DATA RECORDS:
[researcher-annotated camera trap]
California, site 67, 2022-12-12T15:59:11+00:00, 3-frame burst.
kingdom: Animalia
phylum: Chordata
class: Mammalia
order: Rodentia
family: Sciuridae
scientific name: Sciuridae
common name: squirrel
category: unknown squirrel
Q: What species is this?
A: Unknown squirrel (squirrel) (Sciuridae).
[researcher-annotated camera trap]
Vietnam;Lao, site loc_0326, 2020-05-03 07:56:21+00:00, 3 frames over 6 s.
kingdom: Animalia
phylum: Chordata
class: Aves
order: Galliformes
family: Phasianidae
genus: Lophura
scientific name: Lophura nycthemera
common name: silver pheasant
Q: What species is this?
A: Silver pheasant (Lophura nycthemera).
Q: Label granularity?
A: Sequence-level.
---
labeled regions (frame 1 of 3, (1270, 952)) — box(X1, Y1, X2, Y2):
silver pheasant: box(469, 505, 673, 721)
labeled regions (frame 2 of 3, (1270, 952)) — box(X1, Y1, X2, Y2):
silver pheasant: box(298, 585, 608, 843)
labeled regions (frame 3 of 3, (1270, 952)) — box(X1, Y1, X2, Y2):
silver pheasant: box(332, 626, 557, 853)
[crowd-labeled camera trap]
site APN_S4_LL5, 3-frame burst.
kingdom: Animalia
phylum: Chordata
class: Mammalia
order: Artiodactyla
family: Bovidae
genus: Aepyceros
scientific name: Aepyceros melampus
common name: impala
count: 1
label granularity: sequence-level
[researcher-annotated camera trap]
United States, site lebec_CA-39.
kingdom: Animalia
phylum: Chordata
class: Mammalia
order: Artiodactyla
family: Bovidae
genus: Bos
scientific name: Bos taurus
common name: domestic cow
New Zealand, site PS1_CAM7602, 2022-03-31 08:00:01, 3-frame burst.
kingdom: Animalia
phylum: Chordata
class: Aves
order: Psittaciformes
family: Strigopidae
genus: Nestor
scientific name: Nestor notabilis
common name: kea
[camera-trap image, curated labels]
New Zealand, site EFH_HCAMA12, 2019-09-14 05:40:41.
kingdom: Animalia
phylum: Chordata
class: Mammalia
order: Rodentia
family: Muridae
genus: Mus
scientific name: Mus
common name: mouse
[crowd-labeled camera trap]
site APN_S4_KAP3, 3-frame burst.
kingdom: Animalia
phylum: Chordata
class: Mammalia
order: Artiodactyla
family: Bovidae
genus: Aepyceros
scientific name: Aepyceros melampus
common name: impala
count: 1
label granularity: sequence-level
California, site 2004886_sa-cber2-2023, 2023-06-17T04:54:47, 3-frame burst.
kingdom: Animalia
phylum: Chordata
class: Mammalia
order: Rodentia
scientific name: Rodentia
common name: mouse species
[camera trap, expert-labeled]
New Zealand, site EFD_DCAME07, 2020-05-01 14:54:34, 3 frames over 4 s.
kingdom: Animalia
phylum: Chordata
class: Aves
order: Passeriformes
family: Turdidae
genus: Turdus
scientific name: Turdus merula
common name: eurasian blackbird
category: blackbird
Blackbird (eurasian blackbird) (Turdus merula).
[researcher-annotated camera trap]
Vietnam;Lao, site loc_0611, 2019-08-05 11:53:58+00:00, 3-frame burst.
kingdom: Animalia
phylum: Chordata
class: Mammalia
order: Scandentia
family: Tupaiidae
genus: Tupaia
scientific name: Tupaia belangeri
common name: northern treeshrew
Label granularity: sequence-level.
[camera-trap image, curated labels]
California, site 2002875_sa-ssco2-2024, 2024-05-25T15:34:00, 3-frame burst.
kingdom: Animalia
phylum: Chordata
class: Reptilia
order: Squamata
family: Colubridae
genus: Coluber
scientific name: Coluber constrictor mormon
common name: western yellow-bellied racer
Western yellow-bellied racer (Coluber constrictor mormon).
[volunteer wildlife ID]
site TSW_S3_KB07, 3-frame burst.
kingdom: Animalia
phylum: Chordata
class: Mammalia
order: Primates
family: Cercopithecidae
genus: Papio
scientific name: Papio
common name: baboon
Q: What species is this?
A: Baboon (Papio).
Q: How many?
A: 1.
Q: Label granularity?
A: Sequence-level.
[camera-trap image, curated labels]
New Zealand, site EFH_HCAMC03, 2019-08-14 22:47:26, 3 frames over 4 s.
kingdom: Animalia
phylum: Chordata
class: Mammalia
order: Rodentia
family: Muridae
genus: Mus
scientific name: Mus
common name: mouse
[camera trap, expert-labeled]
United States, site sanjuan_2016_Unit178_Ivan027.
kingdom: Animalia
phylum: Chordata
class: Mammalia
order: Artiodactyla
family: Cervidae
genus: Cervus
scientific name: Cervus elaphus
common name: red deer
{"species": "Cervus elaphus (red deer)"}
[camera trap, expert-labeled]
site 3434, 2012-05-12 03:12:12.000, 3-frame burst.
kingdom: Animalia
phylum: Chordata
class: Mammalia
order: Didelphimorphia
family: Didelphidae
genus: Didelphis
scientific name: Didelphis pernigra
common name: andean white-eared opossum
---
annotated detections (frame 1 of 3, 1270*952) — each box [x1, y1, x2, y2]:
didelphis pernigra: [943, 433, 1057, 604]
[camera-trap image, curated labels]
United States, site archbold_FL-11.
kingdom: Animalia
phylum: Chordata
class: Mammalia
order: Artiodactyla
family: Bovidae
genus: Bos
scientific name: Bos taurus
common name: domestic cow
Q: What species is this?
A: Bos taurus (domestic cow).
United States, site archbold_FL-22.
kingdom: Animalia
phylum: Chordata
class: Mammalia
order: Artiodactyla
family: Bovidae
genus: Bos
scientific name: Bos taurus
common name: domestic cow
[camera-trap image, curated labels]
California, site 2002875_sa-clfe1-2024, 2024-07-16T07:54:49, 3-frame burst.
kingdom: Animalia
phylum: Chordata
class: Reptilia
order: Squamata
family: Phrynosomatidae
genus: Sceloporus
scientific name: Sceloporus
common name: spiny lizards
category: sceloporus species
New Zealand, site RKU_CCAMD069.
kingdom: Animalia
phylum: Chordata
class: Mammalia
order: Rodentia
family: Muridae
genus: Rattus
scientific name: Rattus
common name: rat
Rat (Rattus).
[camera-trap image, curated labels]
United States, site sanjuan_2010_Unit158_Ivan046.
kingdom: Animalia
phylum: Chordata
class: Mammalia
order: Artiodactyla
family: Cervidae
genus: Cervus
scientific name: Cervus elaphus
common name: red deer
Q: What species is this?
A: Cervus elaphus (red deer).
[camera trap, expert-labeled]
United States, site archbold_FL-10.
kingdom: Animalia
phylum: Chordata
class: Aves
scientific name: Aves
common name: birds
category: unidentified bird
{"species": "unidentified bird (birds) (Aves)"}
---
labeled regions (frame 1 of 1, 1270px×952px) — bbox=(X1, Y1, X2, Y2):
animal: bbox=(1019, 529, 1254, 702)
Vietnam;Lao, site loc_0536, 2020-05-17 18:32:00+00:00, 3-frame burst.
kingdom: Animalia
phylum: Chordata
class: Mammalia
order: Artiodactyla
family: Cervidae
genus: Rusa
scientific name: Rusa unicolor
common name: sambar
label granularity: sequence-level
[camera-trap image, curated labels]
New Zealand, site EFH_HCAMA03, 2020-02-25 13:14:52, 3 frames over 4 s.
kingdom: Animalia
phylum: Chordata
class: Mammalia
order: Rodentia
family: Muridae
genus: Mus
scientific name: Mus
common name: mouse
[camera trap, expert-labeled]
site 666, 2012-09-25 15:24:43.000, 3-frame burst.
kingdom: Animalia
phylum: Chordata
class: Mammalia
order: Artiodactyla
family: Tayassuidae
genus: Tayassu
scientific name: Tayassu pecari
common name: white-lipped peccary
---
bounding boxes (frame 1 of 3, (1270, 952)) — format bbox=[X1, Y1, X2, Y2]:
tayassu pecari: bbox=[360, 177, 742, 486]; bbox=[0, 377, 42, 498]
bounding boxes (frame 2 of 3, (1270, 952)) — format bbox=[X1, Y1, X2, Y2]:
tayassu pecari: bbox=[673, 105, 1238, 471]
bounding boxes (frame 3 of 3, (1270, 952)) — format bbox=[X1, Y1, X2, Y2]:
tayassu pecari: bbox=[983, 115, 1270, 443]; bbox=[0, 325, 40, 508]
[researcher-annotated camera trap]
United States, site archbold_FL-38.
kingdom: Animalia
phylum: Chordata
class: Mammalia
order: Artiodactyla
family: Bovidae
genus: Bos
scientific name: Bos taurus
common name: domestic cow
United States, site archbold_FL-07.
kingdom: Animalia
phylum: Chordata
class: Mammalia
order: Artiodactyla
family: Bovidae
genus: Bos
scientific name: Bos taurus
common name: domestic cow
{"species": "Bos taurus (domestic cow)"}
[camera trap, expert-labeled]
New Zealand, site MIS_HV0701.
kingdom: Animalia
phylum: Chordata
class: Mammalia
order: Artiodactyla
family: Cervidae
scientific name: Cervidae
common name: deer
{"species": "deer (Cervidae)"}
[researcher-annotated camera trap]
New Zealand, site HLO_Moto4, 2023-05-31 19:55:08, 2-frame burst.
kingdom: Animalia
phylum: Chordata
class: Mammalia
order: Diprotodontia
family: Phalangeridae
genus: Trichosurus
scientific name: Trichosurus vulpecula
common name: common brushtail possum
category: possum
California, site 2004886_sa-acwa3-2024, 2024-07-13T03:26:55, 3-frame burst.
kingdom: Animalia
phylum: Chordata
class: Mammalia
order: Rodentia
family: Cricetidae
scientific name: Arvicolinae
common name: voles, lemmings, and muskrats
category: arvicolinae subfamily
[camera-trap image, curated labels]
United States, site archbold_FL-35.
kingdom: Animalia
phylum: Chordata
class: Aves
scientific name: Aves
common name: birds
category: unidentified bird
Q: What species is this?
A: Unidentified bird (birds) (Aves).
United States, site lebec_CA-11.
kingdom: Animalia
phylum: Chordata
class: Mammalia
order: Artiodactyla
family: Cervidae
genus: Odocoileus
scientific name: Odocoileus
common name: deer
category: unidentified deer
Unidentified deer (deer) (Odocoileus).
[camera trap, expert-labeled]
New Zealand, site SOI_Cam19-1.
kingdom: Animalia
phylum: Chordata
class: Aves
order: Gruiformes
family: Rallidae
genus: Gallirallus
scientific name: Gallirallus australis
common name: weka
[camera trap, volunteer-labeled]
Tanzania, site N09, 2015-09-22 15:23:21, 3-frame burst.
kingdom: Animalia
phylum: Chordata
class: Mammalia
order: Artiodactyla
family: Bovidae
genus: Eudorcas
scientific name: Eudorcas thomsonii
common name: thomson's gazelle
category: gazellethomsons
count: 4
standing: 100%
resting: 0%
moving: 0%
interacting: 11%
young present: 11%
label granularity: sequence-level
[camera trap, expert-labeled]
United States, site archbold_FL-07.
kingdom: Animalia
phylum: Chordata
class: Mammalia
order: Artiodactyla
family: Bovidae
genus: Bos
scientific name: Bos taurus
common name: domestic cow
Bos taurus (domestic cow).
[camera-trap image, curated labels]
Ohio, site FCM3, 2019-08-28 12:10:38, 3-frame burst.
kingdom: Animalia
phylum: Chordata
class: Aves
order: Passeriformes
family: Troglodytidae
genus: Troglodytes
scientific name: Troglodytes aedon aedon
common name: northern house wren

TASK BRIEF: Set down again, word for word, the stretch of records from the line with "2024-07-16T07:54:49, 3-frame burst." to the line with "scientific name: Rattus", both of those lines included.

ANSWER FOR THIS EXERCISE:
California, site 2002875_sa-clfe1-2024, 2024-07-16T07:54:49, 3-frame burst.
kingdom: Animalia
phylum: Chordata
class: Reptilia
order: Squamata
family: Phrynosomatidae
genus: Sceloporus
scientific name: Sceloporus
common name: spiny lizards
category: sceloporus species
New Zealand, site RKU_CCAMD069.
kingdom: Animalia
phylum: Chordata
class: Mammalia
order: Rodentia
family: Muridae
genus: Rattus
scientific name: Rattus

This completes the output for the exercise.